Если посмотреть на эти воспоминания за много лет, может сложиться впечатление некоей неоднозначности, ненадёжности Каланика, которое отталкивало некоторых людей, имевших с ним дело. «Помню, бывало, что он просто рисовал на доске большой доллар, обводил его и выделял, чтобы его хорошо было видно, — вспоминает Илья Хейкинсон, один из первых инженеров Scour, который также был с Калаником и Тоддом в Red Swoosh. — Понятно, что это делалось только для посетителей. Странно это как-то, ничего не скажешь. Плохого в этом так-то ничего нет, но это просто странно. Показуха какая-то».

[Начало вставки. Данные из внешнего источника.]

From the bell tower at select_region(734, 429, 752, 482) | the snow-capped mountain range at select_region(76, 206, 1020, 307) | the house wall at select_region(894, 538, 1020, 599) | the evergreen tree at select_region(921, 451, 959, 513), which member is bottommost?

Вообще больших долларов у Red Swoosh большую часть времени не было. После того как пузырь доткомов лопнул весной 2000 года, вся эта интернет-сенсация пошла на спад, что и нашло отражение в маленькой компании, основанной в начале 2001 года. Во-первых, серьёзное ослабление позиций конкурентов, которые были своего рода мишенями Red Swoosh, обещало трудности в привлечении средств для последней. Если бы чуть меньше чем за год до описываемых событий Akamai оценивалась в миллиарды долларов, то возможности для нападения на неё были бы гораздо меньше. Более того, традиционные источники финансирования технологических стартапов — особенно тех, которые управлялись командой молодых людей, чей предыдущий стартап провалился, — уже исчерпали себя. Каланик как-то раз встретился с одним венчурным инвестором из Кремниевой долины (кстати, нехватка технологических инвесторов в Южной Калифорнии была постоянной проблемой), и тот ответил, что ему казалось, будто в сфере ПО уже некуда развиваться. «Это была самая бессмысленная и циничная глупость, которую только можно измыслить. Ну, тогда время было такое». Каланик на себе прочувствовал обусловленный стадным чувством стереотип, бытовавший в среде венчурных инвесторов. Инвесторы из Кремниевой долины предпочитали вкладываться в пять интернет-магазинов товаров для животных, а не, скажем, в один новый уникальный проект. Тем не менее Red Swoosh не собиралась прогибаться и занималась своим делом.
У бывшей команды Scour, однако, был один сторонний источник дохода. Компания, которая приобрела активы Scour, должна хорошо разбираться, как обращаться с тем, чем она обзавелась, и как этим управлять. Тодд заключил контракт о консультационных отношениях с фирмой CenterSpan и перенаправил некоторую работу сотрудникам Red Swoosh. «У нас был контракт, мы следили за одной базой данных, чинили её, налаживали, всё такое, — говорит Каланик. — Это давало нам возможность оплачивать счета на первых порах».
То, как именно Red Swoosh платила своим сотрудникам, тоже было довольно-таки сложным вопросом. Хейкинсон рассказывает, что, поскольку он работал на CenterSpan, будучи при этом в Red Swoosh, он вкладывал свои доходы от CenterSpan прямо в RedSwoosh и взамен получал акции. «Было странно, но по крайней мере это работало», — говорит он.